Many of Gonzales’s partnerships are designed to serve its youthful population: 60 percent of residents are below age 35, and more than one-third are 18 or younger. In 2013, the city and school district jointly created a youth council to tackle community improvement projects, and shape policy, recently on medical marijuana and underage drinking. Two youth council members have non-voting seats on the City Council.
But the best example of the Gonzales way may involve health care.
Five years ago, the city had just one full-time doctor, who was overwhelmed by patients needing her services. So the city convinced Salinas Valley Memorial Healthcare System to open a facility in Gonzales. A fundraising campaign, led by a million-dollar donation from Taylor Farms, helped get that clinic built. That might have been enough in some places, but simultaneously, the city was negotiating with non-profit Clinica de Salud to set up a second clinic. Gonzales now has six doctors and four dentists.

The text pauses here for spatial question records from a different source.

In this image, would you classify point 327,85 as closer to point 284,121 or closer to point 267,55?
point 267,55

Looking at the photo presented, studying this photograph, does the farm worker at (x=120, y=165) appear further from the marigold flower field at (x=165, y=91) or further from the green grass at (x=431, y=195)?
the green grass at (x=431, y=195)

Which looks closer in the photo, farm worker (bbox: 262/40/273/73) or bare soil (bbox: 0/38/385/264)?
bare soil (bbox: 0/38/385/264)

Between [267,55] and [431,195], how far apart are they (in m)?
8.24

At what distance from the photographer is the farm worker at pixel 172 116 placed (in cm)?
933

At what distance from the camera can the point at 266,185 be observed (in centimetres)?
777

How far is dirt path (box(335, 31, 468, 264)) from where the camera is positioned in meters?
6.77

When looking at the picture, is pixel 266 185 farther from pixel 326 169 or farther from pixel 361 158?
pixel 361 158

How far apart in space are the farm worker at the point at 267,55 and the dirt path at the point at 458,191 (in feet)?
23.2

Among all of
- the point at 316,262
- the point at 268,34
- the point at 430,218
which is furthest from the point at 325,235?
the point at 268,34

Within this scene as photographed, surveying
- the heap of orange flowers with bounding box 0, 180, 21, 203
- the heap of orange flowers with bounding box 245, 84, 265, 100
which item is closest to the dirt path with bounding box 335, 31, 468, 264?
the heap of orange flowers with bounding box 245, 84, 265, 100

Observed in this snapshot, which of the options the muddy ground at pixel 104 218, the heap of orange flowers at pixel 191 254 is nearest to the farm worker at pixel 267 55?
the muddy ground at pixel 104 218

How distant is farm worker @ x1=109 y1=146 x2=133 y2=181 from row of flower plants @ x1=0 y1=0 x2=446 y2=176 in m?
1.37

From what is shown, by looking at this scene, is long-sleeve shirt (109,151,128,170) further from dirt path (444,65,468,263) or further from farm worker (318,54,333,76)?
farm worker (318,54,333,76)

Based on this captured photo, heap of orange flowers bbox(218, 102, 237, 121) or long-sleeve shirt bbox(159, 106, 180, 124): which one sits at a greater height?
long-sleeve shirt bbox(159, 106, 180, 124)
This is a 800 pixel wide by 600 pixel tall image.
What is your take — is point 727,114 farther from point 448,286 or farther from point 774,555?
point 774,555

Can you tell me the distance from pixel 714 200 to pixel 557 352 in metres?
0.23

Gonzales’s record is less impressive on other issues, especially housing. The city is badly overcrowded, with 4.1 persons per household. Mendez notes that Gonzales hasn’t managed to build even one single-family home since 2005, though that’s not for lack of effort. The city is working on three new developments that could produce more than 6,000 housing units, as well as new schools and a library. But none has been built, as developers and the city struggle with familiar California issues of ownership, financing, and regulation.
In California, small, freewheeling cities have been viewed with suspicion because of scandals like the one in Bell, where the city manager plundered $5.5 million, via inflated salaries. But Mendez, whose $190,000 annual pay is about average for a city manager, says that Gonzales shows that smaller cities can use their freedom for progress if they make smart partnerships, including with each other. “Our types of communities have to do a better job of working together to pursue jobs and advocate for each other,” he says.
Gonzales has more to do. Community development director Thomas Truszkowski took me around the city, talking about infrastructural improvements for industry. Gonzales also could use a hotel, he said—to accommodate the visiting executives and employees of its growing businesses.